╭─ Supplied records

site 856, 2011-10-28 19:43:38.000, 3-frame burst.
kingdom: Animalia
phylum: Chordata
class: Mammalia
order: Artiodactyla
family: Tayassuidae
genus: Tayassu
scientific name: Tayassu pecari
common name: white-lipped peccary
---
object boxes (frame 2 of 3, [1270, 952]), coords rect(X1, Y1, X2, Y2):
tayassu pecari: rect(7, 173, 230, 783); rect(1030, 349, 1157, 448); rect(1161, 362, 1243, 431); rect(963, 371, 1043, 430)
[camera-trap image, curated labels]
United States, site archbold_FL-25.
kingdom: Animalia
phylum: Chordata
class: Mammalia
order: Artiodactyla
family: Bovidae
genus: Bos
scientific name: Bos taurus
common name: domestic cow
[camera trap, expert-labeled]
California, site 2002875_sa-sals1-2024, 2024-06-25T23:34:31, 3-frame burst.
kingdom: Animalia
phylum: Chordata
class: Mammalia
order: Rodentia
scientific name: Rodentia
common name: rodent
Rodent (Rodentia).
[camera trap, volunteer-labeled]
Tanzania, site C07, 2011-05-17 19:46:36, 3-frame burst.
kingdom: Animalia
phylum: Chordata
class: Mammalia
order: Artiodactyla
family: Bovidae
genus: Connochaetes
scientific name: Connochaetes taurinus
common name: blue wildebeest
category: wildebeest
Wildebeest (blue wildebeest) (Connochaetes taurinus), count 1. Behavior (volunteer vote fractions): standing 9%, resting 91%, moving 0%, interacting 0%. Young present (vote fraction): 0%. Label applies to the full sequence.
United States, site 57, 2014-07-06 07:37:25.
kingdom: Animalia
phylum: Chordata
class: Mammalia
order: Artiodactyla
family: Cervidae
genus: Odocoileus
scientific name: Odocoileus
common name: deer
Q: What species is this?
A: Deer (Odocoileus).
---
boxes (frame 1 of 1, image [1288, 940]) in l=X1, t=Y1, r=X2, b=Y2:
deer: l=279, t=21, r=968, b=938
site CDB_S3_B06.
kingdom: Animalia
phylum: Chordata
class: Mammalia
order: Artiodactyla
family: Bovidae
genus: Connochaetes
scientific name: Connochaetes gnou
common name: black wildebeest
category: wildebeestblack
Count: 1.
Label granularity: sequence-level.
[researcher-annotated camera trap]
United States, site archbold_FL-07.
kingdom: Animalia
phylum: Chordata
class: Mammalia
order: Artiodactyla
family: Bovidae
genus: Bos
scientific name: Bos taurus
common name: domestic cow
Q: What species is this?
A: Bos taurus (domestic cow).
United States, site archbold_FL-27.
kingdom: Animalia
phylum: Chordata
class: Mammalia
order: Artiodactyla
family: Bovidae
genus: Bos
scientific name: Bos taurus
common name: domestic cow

╰─

Task description: Show the lines of the data that hold the word "trap".

Answer section:
[camera-trap image, curated labels]
[camera trap, expert-labeled]
[camera trap, volunteer-labeled]
[researcher-annotated camera trap]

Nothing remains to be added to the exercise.